Die Pferde stapfen wie auf einem Laufsteg vor ihm her. Nur selten unterbricht ein Wiehern die Ziffernkolonnen, als wolle sich das angebotene Pferd über das geringe Kaufgebot beschweren. Erscheint O’Kelly der Preis tatsächlich zu niedrig, setzt der Auktionator einen frechen Spruch hintendran. Dann hebt ein Bieter kurz die Hand, und die rot leuchtende Summe auf der Anzeigetafel zählt eine Zahl vor den drei Nullen nach oben. So geht das die ganze Zeit in Baden-Baden, bei der wichtigsten Jährlingsauktion Deutschlands. Dort wird der Galoppnachwuchs versteigert.

Doch die Interessenten sind nur schwer zu begeistern an diesem Samstag. Bei den ersten 35 Angeboten müssen die beiden deutschen Auktionatoren Daniel Delius und Klaÿs Göntzsche bei jedem zweiten Pferd resigniert feststellen: „Zum ersten, zum zweiten und … und … Nein, dafür geht er leider nicht weg.“ Es ist schlechte Ware. Die wirtschaftliche Lage schlägt auch beim Luxusgut Pferd durch. Die Angebote finden keine Käufer mehr. Schnäppchen gibt es bei der wichtigsten deutschen Auktion nicht. Die Gestüte verkaufen nicht um jeden Preis.

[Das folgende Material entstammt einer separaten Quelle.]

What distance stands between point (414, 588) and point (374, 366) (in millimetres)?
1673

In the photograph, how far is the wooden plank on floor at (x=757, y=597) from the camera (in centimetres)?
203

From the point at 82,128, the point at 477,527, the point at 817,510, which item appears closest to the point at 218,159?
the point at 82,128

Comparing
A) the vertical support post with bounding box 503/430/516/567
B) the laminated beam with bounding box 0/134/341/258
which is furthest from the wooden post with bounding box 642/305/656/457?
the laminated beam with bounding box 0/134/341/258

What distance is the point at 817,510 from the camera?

Doch dann kommen die Pferde mit erfolgsversprechenderem Stammbaum. Einjährige Pferde, die für 20 000, 30 000 oder gar 40 000 Euro von Gestüten, Einzelpersonen oder Besitzergemeinschaften ersteigert werden. Ein echter Wettstreit zwischen zwei Bietern kommt aber nur selten zustande.

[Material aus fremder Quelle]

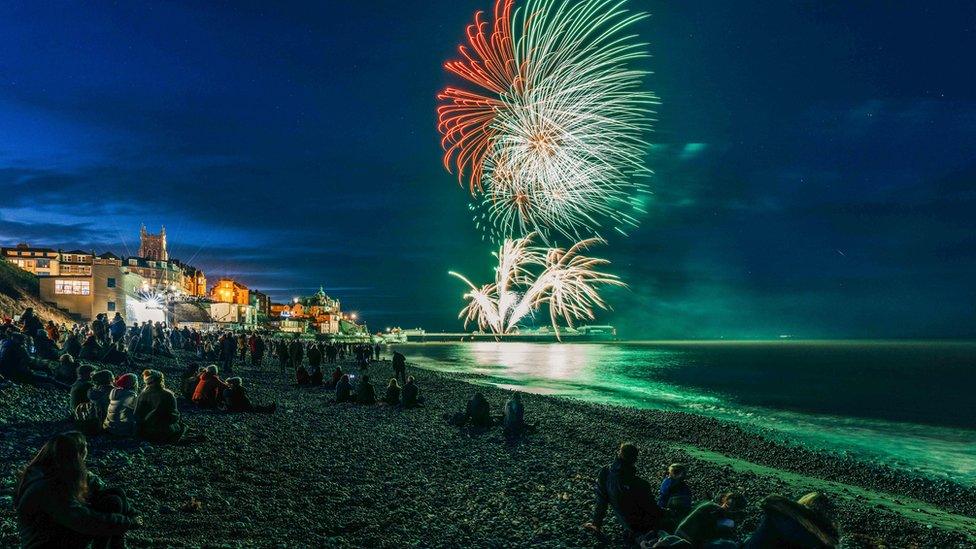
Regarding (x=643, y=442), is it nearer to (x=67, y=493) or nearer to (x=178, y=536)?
(x=178, y=536)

Bei der Nummer 62 fliegt der Hammer bei 64 000 Euro aufs Holz. Der junge Hengst schreckt vom dumpfen Schlag zurück. Er ist verkauft und wird aus der Tür geführt. Einen Namen hat er noch nicht. Das bleibt dem neuen Besitzer überlassen. Bekannt ist nur die Herkunft des Pferdes. Monsun heißt sein Vater, einer der erfolgreichsten deutschen Hengste. Das muss reichen, um ein Tier im Gegenwert eines Mercedes-Benz SL oder eines Porsche Boxster zu kaufen. Hohe Preise für Jährlinge sind eine Wette auf die Zukunft.

So ist es auch bei Directa Dancer. Als der Hengst mit der Katalognummer 117 in die Arena geführt wird, geht ein Raunen durch die Menge. Das satte Braun seines Fells hebt sich schön vom hellen Sandboden ab. Doch nicht wegen der Farbe ist das Pferd begehrt. Der Jährling aus dem Stall Directa ist das Topangebot dieser Auktion. Er ist ein Halbbruder von Dai Jin, und der hat vor wenigen Wochen das Deutsche Derby gewonnen. Das erhöht die Hoffnung auf eine ähnliche Karriere und damit natürlich auch den Preis.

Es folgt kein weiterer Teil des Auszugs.